Il ricorso è infondato. La ratio decidendi dell’impugnata sentenza consiste nell’esistenza di molestie di diritto sul godimento della cosa, in relazione alle quali, ai sensi dell’art. 1585 c.c., comma 1, il locatore è tenuto a garantire il conduttore se riducono l’uso o il godimento della cosa e arrecate da terzi che pretendono di avere diritti sulla cosa medesima. All’obbligazione assunta con il contratto il locatore, nella prospettazione dell’impugnata sentenza, ha adempiuto sia ottenendo in sede condominiale la rimozione di paletti e lucchetti impeditivi del passaggio nel cortile antistante il locale, sia ristorando economicamente il conduttore per il ridotto uso dell’area e di una parete del locale. La sentenza, avendo dato atto di detto adempimento, è conforme alla giurisprudenza di questa Corte secondo la quale la molestia di diritto, dalla quale il conduttore ha diritto di essere garantito dal locatore ai sensi dell’art. 1585 c.c., può essere anche realizzata dal comportamento del terzo volto a contraddire il diritto del conduttore al pieno godimento della cosa attraverso una menomazione materiale del bene che ne limiti il godimento e dimostri, al contempo, la volontà di contestare il diritto del locatore contrapponendovi un diritto proprio (Cass., 3, n. 13774 del 20/12/1991; Cass., 3 n. 11514 del 9/5/2008). Sicchè il primo motivo di ricorso deve essere rigettato.

Con un secondo motivo denuncia l’omessa e contraddittoria motivazione su un punto decisivo della controversia, con riguardo alla statuizione, contenuta nell’impugnata sentenza, secondo cui sussiste un preteso obbligo del locatore nei confronti del conduttore di garantirlo da comportamenti del condominio in grado di incidere sul godimento della cosa. Al di là di mere dichiarazioni di intenti non vi sarebbe alcuna prova dell’obbligo del locatore di garantire il godimento dell’area antistante il locale. La Corte d’Appello avrebbe violato le norme sull’onere della prova nel prescindere dalla dimostrazione, il cui onere incombeva sulla parte interessata a far valere in giudizio le relative pretese, dell’esistenza di un obbligo del locatore circa la garanzia del pacifico godimento, da parte del conduttore, delle aree comuni. Peraltro, il Giudice non ha tenuto in considerazione la mancanza di una prova circostanziata del danno e la circostanza che l’attività del L. era comunque cessata alla data del 31/12/1991. Il motivo è infondato nella prima parte per le ragioni espresse nell’esame del primo motivo, inammissibile nella parte in cui richiede un diverso apprezzamento dei fatti, rimesso esclusivamente al giudice di merito e correttamente e congruamente motivato.

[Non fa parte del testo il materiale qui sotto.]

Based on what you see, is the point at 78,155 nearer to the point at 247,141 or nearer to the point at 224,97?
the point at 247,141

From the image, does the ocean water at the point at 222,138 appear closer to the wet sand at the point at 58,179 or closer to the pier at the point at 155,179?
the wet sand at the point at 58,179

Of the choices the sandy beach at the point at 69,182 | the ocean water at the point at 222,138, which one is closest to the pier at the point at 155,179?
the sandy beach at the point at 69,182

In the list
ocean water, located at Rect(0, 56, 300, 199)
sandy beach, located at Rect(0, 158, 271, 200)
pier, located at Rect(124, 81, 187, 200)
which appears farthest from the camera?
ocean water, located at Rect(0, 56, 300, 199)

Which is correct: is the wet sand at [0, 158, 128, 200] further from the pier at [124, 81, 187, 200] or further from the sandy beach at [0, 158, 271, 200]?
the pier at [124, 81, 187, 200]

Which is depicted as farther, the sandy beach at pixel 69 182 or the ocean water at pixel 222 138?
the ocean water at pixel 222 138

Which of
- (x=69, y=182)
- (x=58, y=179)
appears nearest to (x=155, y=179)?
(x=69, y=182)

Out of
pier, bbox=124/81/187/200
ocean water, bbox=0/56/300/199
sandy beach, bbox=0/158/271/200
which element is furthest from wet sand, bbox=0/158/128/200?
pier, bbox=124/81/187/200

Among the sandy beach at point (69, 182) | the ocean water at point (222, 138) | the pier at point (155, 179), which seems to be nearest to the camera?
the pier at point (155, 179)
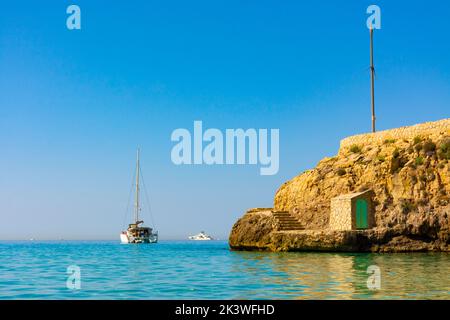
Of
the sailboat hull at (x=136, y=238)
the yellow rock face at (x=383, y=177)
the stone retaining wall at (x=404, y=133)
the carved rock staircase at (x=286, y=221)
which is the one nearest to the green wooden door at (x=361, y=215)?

Conclusivamente il ricorso è rigettato, con ogni conseguenza sulle spese del giudizio di cassazione, liquidate come in dispositivo, e sul raddoppio del contributo unificato.

P.Q.M.

La Corte rigetta il ricorso e condanna il ricorrente alle spese del giudizio di cassazione, liquidate in Euro 2.000 (oltre 200 per esborsi), accessori di legge e spese generali al 15%. Dà atto dell’esistenza dell’obbligo da parte del ricorrente di pagare una somma corrispondente a quanto versato per il ricorso principale a titolo di contributo unificato ai sensi del D.P.R. n. 115 del 2002, art. 13, comma 1-bis.

Così deciso in Roma, il 19 settembre 2017.